Engineering POV: How Snips & NXP offline voice control solutions enable
simple, natural interaction with everyday devices.
Snips and NXP are already providing full voice natural understanding on MPUs,
now they’re working together to bring voice to every device.
Controlling devices through voice interactions is more natural and
straightforward than fumbling through complex user interfaces, especially on
smaller, lower cost devices that don’t usually have a touch screen.
To help manufacturers easily add voice capabilities to their products, Snips
has combined their expertise in on-device voice interface solutions with
i.MX RT crossover processors. This new solution works with an application-specific model. For example, in
a washing machine, a user may initiate a wash cycle through spoken commands.

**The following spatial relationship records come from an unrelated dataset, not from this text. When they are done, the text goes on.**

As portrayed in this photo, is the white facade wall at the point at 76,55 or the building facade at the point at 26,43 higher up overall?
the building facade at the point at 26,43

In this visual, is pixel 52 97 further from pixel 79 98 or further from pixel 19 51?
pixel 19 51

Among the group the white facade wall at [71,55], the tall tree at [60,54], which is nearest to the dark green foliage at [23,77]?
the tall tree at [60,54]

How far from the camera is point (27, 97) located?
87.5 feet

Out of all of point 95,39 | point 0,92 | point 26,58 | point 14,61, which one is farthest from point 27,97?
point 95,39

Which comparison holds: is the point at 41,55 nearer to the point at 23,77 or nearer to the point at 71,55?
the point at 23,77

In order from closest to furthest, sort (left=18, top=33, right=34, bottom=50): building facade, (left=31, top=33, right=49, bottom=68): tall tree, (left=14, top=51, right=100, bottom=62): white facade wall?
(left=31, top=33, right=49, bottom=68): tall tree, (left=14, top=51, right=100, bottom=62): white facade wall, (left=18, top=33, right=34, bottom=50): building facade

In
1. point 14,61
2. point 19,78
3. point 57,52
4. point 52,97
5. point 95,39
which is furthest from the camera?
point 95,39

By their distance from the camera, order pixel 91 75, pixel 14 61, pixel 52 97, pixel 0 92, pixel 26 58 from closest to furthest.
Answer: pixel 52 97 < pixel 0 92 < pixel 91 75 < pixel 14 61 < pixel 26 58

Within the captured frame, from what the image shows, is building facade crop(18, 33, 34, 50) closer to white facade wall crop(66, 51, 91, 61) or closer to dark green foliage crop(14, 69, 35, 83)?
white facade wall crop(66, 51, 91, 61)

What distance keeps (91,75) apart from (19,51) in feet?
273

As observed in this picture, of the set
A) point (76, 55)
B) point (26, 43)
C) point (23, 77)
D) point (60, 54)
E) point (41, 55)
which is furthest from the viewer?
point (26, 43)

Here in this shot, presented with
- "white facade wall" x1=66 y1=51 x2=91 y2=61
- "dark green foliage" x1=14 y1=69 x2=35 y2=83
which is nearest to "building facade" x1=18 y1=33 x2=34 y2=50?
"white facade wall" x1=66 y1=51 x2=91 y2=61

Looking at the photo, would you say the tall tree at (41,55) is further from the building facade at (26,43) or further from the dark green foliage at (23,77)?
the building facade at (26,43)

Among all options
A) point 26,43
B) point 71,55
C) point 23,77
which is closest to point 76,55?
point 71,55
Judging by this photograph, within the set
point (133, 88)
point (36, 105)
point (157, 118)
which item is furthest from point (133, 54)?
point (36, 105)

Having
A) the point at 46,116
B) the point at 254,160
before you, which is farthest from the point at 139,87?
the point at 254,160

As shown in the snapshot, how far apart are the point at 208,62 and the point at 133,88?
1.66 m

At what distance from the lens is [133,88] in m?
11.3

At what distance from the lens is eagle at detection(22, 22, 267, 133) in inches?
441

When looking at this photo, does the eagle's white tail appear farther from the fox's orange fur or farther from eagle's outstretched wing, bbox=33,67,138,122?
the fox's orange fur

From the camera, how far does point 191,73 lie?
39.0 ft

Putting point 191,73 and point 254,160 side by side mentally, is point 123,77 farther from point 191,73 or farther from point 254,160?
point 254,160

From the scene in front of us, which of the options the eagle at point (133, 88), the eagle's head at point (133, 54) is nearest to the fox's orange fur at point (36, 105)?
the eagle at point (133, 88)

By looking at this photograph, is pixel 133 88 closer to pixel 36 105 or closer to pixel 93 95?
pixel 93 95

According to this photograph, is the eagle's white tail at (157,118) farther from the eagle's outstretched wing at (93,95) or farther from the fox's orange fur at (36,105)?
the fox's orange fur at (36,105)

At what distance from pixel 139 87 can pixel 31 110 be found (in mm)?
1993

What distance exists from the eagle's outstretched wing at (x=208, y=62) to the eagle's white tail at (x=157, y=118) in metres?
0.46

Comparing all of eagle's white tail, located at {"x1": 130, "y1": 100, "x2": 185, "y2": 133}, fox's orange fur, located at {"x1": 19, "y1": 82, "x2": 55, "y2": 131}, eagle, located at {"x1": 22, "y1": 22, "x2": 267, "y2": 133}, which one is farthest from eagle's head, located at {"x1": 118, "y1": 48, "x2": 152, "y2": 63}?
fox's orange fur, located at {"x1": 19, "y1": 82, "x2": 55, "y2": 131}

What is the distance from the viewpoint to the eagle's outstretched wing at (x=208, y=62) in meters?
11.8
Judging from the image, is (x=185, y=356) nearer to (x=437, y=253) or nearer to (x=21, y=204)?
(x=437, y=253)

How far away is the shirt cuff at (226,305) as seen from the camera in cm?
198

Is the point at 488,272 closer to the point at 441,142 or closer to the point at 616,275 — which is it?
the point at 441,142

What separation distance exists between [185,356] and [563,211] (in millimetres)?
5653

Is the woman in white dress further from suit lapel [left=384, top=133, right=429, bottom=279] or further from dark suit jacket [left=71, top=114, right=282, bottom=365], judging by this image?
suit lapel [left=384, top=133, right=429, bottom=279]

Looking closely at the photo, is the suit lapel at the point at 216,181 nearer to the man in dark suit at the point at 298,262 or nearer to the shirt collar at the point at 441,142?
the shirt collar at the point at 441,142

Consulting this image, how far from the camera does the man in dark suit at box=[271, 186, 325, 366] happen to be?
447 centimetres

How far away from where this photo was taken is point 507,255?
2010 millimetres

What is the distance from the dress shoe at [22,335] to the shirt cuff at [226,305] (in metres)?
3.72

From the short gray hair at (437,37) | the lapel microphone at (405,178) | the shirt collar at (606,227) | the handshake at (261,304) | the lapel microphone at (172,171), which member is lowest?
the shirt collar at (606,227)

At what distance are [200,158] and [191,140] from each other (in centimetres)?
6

The washing machine will then ask appropriate questions to set water
temperature, spin cycle and any other appropriate parameters.
The combination of the offline implementation that eliminates the need for
cloud connectivity cost adders, such as a Wi-Fi module, running on
NXP’s low-cost i.MX RT
crossover processor platform enable breakthrough system cost savings, making
it suitable for a broader range of applications such as switches, dimmers,
small appliances and thermostats.
Another key benefit is its privacy by design, which means none of the audio
gets transmitted to the cloud – all processing is done locally on the
device itself. This voice solution incorporates many cutting-edge technologies
that are typically found in high-end hardware and co-processor DSPs.
Leveraging the performance of i.MX RT processors, this solution can accomplish most and in many cases – all
of the capabilities that are typically offered in MPU+DSP designs.
The audio processing front end and the Snips local control library are the
unique enabling technologies. The local control library package is easy to use
and features both hot word and command detection. These two features can be
used together or separately to customize the user experience.
From the software perspective, the library is efficient and easy to integrate
into any application. It uses less than 100KB of RAM for typical models,
leaving plenty of RAM for the rest of the application. Integrating the library
into an application is easy as well.
After setting up and initializing the library, the application simply feeds an
input audio stream into the Snips library. As the library detects the hot word
or command, it executes callbacks for the user application to handle them.
Feeding the library is the audio processing front-end. This component is
responsible for listening to multiple microphones (up to 3 on the voice
solution) to clean up the audio by applying processing such as beam forming
and echo cancellation. The front-end then chooses the best beam and sends the
audio to the library.
Together, NXP and SNIPS are providing a complete, fully tested implementation
of local voice control that can be rapidly integrated into any application.
On the horizon, NXP’s scalable IoT solutions architecture based on i.MX
processors and Snips voice technology can easily be combined with other
leading AI/ML capabilities such as facial recognition, object detection and
anomaly detection to enable a variety of exciting new applications.
Snips and NXP are currently working with select partners on this solution.